Spatial data with pictures
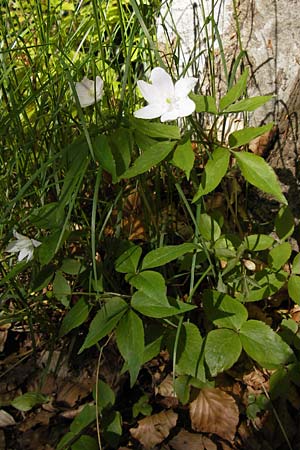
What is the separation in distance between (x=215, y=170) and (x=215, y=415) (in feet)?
1.97

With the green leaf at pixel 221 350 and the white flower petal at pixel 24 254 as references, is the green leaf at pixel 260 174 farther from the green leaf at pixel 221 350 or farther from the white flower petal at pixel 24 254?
the white flower petal at pixel 24 254

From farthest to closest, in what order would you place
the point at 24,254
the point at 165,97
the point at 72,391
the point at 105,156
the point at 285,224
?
the point at 72,391, the point at 285,224, the point at 24,254, the point at 165,97, the point at 105,156

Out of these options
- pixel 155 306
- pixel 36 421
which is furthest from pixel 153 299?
pixel 36 421

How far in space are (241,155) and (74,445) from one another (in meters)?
0.69

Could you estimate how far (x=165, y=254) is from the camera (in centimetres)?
119

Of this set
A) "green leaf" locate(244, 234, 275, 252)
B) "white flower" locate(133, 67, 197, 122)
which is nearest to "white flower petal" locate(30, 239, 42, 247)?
"white flower" locate(133, 67, 197, 122)

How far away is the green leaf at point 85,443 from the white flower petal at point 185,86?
2.41 feet

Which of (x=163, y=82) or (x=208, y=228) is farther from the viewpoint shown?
(x=208, y=228)

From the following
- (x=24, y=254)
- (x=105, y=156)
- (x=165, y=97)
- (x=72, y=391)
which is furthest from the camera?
(x=72, y=391)

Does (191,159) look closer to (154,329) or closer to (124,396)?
(154,329)

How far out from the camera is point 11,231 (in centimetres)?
130

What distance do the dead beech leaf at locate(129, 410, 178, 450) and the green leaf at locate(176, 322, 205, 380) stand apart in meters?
0.20

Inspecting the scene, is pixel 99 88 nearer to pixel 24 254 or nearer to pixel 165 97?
pixel 165 97

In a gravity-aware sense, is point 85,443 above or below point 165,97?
below
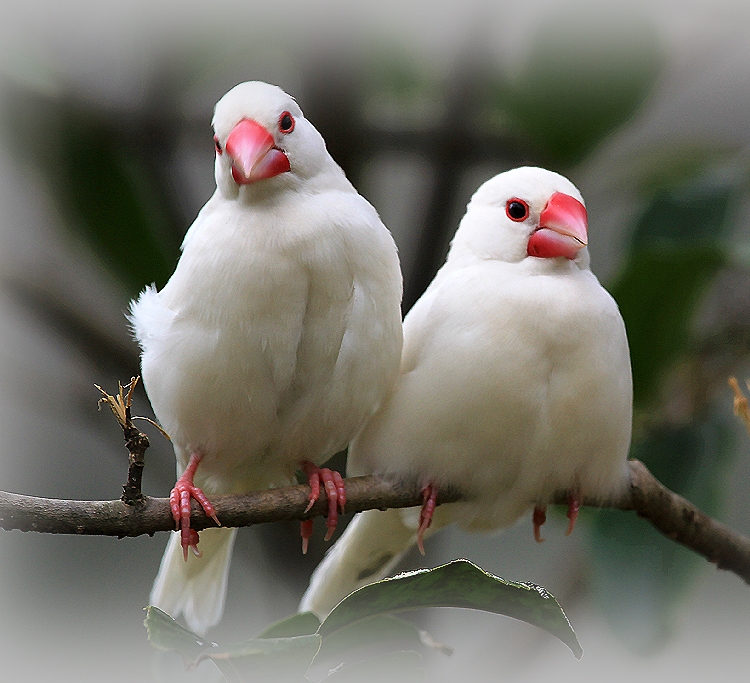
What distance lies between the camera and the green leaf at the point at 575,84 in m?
2.51

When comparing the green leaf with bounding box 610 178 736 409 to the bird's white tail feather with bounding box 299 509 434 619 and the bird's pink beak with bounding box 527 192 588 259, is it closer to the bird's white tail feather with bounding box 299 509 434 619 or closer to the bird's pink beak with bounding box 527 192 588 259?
the bird's pink beak with bounding box 527 192 588 259

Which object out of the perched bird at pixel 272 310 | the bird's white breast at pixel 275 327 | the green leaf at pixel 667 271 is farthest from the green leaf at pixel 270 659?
the green leaf at pixel 667 271

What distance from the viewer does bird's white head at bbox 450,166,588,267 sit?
179cm

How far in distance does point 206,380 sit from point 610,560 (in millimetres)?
1141

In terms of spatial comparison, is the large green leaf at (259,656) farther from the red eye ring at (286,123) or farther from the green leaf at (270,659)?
the red eye ring at (286,123)

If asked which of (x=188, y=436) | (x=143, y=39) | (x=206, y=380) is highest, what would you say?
(x=143, y=39)

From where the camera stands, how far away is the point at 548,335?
68.0 inches

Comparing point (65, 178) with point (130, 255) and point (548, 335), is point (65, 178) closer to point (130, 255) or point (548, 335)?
point (130, 255)

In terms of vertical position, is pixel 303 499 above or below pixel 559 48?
below

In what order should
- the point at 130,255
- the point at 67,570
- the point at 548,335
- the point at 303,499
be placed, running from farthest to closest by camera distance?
the point at 67,570
the point at 130,255
the point at 548,335
the point at 303,499

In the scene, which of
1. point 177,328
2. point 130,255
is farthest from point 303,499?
point 130,255

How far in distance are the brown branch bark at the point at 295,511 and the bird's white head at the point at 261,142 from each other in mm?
581

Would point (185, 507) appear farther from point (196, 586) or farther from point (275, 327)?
point (196, 586)

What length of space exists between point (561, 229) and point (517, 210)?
0.13 m
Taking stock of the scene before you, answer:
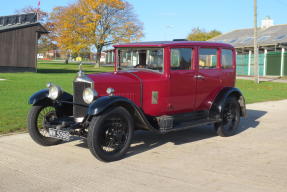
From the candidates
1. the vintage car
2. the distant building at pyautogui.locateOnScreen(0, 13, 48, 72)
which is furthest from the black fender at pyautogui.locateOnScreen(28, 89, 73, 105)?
the distant building at pyautogui.locateOnScreen(0, 13, 48, 72)

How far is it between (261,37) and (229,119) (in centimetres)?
3212

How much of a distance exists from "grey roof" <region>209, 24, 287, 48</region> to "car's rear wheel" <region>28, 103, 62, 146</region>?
2882cm

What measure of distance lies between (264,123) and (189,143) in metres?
3.30

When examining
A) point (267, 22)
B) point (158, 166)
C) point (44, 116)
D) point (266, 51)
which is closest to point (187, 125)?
point (158, 166)

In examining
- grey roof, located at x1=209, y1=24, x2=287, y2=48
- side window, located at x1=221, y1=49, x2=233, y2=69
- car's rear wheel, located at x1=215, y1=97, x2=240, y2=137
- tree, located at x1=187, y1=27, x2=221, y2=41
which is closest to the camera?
car's rear wheel, located at x1=215, y1=97, x2=240, y2=137

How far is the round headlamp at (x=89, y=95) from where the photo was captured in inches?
223

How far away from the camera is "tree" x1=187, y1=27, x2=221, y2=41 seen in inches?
2635

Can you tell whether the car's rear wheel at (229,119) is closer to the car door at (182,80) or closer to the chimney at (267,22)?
the car door at (182,80)

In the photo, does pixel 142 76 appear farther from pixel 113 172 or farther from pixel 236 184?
pixel 236 184

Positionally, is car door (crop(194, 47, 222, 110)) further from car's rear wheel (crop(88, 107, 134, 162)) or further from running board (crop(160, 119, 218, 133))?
car's rear wheel (crop(88, 107, 134, 162))

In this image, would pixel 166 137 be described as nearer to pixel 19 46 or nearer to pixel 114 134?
pixel 114 134

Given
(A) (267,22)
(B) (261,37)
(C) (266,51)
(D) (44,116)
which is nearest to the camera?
(D) (44,116)

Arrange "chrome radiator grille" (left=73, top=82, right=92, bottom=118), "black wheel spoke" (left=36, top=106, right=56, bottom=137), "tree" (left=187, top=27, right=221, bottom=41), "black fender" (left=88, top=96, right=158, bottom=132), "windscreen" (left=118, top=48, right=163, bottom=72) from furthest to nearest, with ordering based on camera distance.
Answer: "tree" (left=187, top=27, right=221, bottom=41), "windscreen" (left=118, top=48, right=163, bottom=72), "black wheel spoke" (left=36, top=106, right=56, bottom=137), "chrome radiator grille" (left=73, top=82, right=92, bottom=118), "black fender" (left=88, top=96, right=158, bottom=132)

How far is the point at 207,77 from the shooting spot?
291 inches
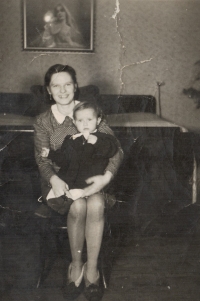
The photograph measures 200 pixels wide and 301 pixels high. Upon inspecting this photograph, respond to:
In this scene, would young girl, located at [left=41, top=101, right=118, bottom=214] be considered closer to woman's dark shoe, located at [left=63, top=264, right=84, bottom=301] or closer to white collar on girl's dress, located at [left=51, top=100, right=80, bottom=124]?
white collar on girl's dress, located at [left=51, top=100, right=80, bottom=124]

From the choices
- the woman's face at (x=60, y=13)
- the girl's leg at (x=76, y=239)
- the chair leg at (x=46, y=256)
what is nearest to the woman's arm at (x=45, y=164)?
the girl's leg at (x=76, y=239)

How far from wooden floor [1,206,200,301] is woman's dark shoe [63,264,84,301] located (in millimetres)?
22

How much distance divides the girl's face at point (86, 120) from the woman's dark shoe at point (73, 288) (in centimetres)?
62

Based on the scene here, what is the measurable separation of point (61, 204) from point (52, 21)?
0.84 metres

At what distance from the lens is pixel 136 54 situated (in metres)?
1.56

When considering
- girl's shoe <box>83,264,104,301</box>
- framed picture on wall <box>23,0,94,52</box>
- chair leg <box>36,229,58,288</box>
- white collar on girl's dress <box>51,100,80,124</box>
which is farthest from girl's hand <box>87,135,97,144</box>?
girl's shoe <box>83,264,104,301</box>

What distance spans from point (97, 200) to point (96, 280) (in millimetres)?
357

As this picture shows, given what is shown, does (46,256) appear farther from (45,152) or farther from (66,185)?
(45,152)

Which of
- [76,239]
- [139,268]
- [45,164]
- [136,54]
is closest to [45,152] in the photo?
[45,164]

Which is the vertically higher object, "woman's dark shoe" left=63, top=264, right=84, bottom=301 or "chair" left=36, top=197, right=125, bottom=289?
"chair" left=36, top=197, right=125, bottom=289

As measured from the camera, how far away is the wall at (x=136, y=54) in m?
1.53

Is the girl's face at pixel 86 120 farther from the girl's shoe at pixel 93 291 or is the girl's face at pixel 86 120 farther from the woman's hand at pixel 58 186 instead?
the girl's shoe at pixel 93 291

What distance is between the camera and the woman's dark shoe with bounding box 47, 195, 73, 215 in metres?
1.52

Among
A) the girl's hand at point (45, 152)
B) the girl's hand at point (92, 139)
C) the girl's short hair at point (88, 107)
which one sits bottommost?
the girl's hand at point (45, 152)
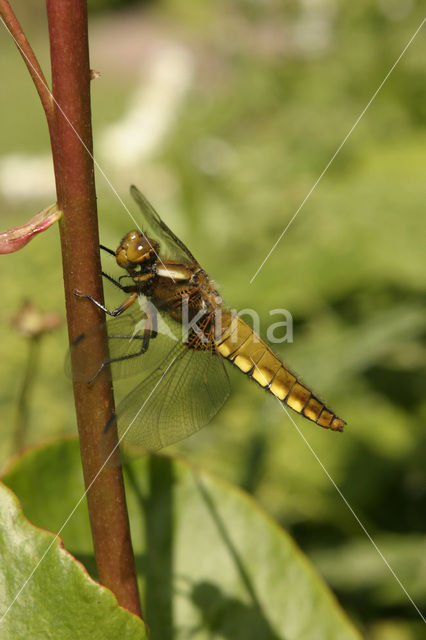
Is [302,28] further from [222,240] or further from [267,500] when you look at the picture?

TASK BRIEF: From the line containing "How far from" through the last line of the records, both included, output those lines exactly and nothing else; skip the pictures.

WORKED ANSWER:
How far from wooden floor [1,206,200,301] is woman's dark shoe [63,264,84,301] located (in millimetres)?
22

How much distance divides the girl's face at point (86, 120) from the woman's dark shoe at point (73, 288) (in centimetres)?
62

Based on the scene here, what is the measurable separation of point (61, 204) from point (52, 21)?
0.84 metres

At what distance from the lens is pixel 136 54 situated (in metres)?
1.56

When considering
- girl's shoe <box>83,264,104,301</box>
- framed picture on wall <box>23,0,94,52</box>
- chair leg <box>36,229,58,288</box>
- white collar on girl's dress <box>51,100,80,124</box>
which is farthest from girl's hand <box>87,135,97,144</box>?
girl's shoe <box>83,264,104,301</box>

What distance spans from point (97, 200) to point (96, 280) (in millimetres)?
357

As this picture shows, given what is shown, does (46,256) appear farther from (45,152) or farther from (66,185)?
(45,152)

Which of
- [76,239]
- [139,268]
- [45,164]
- [136,54]
is closest to [45,152] in the photo?
[45,164]

Which is the vertically higher object, "woman's dark shoe" left=63, top=264, right=84, bottom=301 or "chair" left=36, top=197, right=125, bottom=289?
"chair" left=36, top=197, right=125, bottom=289

As measured from the camera, how far away is the wall at (x=136, y=54) in m?
1.53

Is the girl's face at pixel 86 120 farther from the girl's shoe at pixel 93 291 or is the girl's face at pixel 86 120 farther from the woman's hand at pixel 58 186 instead?
the girl's shoe at pixel 93 291

What distance is between the camera and the woman's dark shoe with bounding box 47, 195, 73, 215 in metres?
1.52

Among
A) the girl's hand at point (45, 152)
B) the girl's hand at point (92, 139)
C) the girl's short hair at point (88, 107)
which one sits bottommost?
the girl's hand at point (45, 152)
Is [302,28] further from [222,240] or further from [267,500] when you look at the picture?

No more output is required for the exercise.